4231_David Rice.mp4 (519.08 MB)

Robotic-Assisted Left Upper Lobe Anterior (S3) Segmentectomy

Download (519.08 MB)
posted on 2018-05-01, 17:00 authored by David Rice

Sublobar resection of small (<2 cm) well-differentiated lung cancers is appropriate, especially in elderly patients, and it preserves useful lung parenchyma, thereby maximizing postoperative lung function [1]. Though minimally invasive anatomic segmental lung resection by video-assisted thoracoscopic surgery is relatively straightforward for resection of the lingular (S4+5), trisegment (S1+2+3), superior (S6), and basilar (S7+8+10) segments, resection of individual segments such as the anterior segment (S3) is rarely performed due to the complexity of the procedure. The dexterity inherent in the surgical robot, however, facilitates delicate dissection of the individual segmental vascular and bronchial structures and allows for the performance of “atypical” segmental resections [2]. Here, the author presents a completely portal robotic segmentectomy of the anterior (S3) segment of the left upper lobe in an 80-year-old man with a small peripheral well-differentiated adenocarcinoma.

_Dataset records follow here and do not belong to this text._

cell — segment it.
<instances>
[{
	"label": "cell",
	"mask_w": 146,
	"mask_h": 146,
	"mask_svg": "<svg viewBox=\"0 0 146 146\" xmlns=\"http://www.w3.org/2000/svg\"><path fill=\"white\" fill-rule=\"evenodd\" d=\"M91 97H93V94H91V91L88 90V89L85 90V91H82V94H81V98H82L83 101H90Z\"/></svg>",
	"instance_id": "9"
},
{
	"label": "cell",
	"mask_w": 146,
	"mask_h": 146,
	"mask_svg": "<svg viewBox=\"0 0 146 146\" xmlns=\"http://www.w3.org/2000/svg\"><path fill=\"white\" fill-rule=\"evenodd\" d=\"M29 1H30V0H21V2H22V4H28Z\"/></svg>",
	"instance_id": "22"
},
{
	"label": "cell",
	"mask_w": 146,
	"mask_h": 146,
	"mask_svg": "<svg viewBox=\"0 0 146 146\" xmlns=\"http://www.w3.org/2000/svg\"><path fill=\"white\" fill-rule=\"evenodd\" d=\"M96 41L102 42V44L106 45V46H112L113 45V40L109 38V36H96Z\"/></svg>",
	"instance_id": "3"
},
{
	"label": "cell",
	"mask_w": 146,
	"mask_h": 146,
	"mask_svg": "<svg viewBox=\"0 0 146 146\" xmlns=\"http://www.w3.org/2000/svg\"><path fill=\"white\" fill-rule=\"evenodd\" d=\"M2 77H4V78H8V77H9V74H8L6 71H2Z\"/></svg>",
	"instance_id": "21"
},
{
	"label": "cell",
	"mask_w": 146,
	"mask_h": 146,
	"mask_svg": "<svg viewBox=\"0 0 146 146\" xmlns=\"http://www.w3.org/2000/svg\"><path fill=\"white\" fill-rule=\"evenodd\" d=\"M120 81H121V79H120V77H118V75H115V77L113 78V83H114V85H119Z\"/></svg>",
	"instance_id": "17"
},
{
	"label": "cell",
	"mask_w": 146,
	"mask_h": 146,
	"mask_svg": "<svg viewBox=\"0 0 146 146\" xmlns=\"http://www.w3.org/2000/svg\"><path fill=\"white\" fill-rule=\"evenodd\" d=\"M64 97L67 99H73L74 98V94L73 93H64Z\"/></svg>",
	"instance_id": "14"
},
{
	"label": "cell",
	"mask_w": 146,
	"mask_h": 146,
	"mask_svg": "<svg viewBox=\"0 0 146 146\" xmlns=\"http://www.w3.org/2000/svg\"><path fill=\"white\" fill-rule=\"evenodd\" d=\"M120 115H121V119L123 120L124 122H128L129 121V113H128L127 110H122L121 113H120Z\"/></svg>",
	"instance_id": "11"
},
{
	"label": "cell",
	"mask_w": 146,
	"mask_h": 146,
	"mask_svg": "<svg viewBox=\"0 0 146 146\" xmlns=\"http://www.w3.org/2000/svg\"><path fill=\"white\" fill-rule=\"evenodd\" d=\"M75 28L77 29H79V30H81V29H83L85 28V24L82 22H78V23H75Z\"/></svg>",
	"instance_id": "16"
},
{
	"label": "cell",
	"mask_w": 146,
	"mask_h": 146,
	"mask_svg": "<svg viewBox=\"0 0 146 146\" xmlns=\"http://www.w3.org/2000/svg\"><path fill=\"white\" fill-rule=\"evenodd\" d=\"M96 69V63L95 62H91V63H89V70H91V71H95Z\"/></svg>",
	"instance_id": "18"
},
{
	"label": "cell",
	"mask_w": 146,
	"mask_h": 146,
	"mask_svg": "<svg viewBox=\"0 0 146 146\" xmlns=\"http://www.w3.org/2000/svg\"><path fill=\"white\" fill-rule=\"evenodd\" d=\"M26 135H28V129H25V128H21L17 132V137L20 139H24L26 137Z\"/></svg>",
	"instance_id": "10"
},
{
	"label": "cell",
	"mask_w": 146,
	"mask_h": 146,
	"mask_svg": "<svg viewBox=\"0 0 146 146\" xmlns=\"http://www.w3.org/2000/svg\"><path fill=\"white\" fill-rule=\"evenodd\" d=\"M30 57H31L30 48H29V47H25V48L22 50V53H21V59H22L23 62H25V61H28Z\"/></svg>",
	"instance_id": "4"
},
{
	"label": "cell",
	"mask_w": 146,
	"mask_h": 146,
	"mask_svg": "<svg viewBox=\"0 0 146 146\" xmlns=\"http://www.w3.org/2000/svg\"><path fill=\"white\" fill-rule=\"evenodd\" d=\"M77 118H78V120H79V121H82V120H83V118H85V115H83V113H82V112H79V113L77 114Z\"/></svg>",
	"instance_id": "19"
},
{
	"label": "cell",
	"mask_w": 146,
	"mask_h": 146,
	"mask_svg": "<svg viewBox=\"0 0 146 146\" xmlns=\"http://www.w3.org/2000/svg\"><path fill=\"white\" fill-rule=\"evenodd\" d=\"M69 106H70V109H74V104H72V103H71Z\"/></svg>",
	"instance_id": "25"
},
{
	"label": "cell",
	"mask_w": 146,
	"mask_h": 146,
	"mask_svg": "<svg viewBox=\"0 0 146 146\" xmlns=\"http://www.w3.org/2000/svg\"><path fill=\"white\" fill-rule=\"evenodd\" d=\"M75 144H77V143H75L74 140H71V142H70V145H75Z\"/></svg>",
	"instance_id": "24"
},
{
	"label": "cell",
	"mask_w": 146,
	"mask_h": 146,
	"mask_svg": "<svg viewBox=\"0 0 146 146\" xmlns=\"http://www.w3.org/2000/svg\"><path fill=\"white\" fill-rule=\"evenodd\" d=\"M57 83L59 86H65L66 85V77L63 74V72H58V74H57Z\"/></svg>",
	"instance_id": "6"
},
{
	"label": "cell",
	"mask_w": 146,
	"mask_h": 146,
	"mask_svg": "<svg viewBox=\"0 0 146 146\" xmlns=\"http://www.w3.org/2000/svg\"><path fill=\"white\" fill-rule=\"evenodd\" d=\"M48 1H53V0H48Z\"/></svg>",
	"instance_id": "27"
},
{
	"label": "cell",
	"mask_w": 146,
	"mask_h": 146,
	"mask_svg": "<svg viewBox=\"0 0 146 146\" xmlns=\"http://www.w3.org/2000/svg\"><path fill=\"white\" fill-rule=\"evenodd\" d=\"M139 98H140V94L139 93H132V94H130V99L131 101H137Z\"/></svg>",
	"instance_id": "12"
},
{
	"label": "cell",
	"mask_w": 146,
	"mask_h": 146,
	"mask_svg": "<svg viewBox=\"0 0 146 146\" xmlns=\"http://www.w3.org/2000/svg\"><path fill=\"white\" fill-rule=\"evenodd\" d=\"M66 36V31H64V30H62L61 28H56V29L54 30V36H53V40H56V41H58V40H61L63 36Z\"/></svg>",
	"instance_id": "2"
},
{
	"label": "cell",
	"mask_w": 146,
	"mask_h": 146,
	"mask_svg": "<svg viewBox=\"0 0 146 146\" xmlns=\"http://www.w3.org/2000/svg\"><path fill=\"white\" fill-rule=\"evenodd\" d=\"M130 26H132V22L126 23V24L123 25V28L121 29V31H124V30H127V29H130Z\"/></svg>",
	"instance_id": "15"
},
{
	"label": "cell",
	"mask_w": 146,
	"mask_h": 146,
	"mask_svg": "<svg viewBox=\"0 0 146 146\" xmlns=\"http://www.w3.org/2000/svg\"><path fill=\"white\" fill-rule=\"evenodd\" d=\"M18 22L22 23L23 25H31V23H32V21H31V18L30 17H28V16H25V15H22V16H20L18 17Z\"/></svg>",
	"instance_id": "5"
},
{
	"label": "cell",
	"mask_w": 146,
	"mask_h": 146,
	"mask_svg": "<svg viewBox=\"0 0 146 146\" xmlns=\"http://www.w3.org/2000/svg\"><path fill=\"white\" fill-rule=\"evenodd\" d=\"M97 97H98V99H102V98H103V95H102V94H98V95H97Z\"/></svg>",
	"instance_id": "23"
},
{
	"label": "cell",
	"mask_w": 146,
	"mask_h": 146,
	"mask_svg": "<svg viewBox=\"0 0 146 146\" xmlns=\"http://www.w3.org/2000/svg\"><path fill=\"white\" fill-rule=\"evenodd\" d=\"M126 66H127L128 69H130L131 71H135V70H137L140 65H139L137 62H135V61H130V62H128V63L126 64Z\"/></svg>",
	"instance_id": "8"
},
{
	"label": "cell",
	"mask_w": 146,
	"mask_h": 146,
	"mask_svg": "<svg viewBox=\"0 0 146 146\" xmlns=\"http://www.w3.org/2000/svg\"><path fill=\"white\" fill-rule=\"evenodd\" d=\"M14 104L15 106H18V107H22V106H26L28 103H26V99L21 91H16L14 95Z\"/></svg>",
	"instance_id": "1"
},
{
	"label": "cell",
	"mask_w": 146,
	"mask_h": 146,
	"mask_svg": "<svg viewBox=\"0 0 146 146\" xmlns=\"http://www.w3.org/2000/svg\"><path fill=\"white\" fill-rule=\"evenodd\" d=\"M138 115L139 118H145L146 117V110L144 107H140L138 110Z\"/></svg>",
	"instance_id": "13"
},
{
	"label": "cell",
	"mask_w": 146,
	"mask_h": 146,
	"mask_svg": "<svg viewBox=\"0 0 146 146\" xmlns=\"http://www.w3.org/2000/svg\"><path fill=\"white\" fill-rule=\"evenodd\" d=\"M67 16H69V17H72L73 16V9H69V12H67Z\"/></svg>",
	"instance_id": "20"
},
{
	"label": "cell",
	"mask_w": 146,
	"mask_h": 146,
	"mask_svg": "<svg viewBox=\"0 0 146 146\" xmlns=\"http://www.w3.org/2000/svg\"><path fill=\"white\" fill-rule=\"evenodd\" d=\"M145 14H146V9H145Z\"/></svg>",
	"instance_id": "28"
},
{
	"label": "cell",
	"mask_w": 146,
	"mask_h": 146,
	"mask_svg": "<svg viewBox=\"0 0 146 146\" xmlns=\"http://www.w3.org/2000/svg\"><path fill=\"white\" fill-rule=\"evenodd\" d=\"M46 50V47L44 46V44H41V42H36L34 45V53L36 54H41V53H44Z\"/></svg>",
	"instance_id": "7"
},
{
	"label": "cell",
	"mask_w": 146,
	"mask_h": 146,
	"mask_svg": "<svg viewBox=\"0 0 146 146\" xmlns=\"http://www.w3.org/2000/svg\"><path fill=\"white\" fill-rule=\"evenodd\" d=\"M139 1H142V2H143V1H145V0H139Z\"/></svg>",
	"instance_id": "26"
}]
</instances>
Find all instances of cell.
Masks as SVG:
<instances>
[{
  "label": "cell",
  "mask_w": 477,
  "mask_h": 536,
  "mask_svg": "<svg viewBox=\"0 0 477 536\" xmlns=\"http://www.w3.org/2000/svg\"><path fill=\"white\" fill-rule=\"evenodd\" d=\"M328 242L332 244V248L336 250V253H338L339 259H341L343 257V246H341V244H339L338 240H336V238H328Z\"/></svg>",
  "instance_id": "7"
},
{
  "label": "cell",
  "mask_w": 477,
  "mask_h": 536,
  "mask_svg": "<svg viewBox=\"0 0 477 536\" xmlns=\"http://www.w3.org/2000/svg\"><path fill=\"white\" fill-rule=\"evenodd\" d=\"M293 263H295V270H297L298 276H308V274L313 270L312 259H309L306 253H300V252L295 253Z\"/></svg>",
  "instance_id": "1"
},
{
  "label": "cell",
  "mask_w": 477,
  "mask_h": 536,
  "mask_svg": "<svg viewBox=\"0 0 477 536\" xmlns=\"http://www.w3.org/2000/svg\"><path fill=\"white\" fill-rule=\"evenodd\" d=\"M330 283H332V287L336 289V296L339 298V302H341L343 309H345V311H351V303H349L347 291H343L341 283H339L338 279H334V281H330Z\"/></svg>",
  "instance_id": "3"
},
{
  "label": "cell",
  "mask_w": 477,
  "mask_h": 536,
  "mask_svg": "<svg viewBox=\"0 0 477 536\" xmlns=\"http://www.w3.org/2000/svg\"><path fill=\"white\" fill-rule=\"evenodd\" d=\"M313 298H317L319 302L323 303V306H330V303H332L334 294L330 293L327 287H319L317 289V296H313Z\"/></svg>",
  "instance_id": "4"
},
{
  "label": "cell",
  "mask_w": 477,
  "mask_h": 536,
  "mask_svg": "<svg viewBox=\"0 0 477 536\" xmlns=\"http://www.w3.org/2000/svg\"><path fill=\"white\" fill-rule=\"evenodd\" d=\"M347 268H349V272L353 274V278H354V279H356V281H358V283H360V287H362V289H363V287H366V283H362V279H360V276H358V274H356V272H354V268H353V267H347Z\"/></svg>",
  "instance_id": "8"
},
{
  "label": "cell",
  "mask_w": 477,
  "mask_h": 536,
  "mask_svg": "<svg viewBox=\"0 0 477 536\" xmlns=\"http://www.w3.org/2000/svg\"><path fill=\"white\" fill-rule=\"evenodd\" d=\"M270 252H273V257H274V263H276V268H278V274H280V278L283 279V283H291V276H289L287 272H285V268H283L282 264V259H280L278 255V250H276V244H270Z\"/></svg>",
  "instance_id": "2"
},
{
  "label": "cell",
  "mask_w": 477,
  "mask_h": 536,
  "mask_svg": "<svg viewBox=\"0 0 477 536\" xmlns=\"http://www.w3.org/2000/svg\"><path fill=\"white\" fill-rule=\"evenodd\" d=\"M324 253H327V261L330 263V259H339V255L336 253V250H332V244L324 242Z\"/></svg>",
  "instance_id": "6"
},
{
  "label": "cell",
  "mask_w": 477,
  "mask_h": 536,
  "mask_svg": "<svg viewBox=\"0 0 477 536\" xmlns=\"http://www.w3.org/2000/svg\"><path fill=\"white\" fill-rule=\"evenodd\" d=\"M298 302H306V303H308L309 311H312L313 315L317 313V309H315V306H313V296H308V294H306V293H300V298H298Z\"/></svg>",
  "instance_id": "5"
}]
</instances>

  • da Vinci Xi® surgical robot
  • 0 degree scope
  • near-infrared imaging
  • EndoWrist® 30 mm and 45 mm robotic stapler
  • fenestrated bipolar (left port, non-dominant hand)
  • curved bipolar dissector (dominant hand)
  • robotic scissors (right port, dominant hand)
  • tip-up fenestrated grasper (posterior port, retraction)
  • flexible 14 Fr tracheal suction tubing attached to 5 mm endoscopic suction device for intermittent suctioning, if needed

Key points in the conduct of the procedure include:

Complete portal technique is used with four robotic ports, carbon dioxide insufflation, and no bedside assistant except for specimen extraction.

Initial dissection of mediastinal N1 and N2 lymph nodes is performed, with frozen section pathologic analysis to confirm the absence of metastases.

Dissection of the hilar lymph nodes (10L, 11L, and 12L) facilitates the dissection of the vascular and bronchial structures, and it enables correct identification of the segmental anatomy and the division of the appropriate structures.

Intraoperatively, frequent correlation of the visualized anatomy with the preoperative computed tomography imaging is important to ensure that the correct structures are dissected and divided.

Division of the small arteries to the involved segment is often best accomplished by dividing between ligatures. The bronchus may be either divided by stapler or transected with scissors and sutured closed. A posterior-to-anterior trajectory for the stapler facilitates stapler alignment, and this can be achieved by placing a 12 mm port between the camera port and the posterior (retraction) port.

Once the arterial supply to the involved segment is divided, use of 12.5 mg indocyanine green (ICG) intravenously allows the remaining perfused segments to be visualized under Firefly™ near-infrared imaging, thereby defining the intersegmental planes. Because of eventual parenchymal diffusion of ICG, the initial boundary between perfused and nonperfused regions can be marked on the visceral pleura using electrocautery.

Division of the intersegmental plane can be easily achieved with the robotic stapler, which lessens the amount of air leak compared to traditional parenchymal division with cautery. For “atypical” segmentectomy, it is not strictly necessary to ligate the venous structures. Frequently, the veins will have tributaries that drain adjacent segments, particularly intersegmental veins, and division of these may result in venous congestion of the remnant segments.


  1. Mery CM, Pappas AN, Bueno R, et al. Similar long-term survival of elderly patients with non-small cell lung cancer treated with lobectomy or wedge resection within the surveillance, epidemiology, and end results database. Chest. 2005;128(1):237-245.
  2. Cerfolio RJ, Watson C, Minnich DJ, Calloway S, Wei B. One hundred planned robotic segmentectomies: early results, technical details, and preferred port placement. Ann Thorac Surg. 2016;101(3):1089-1095.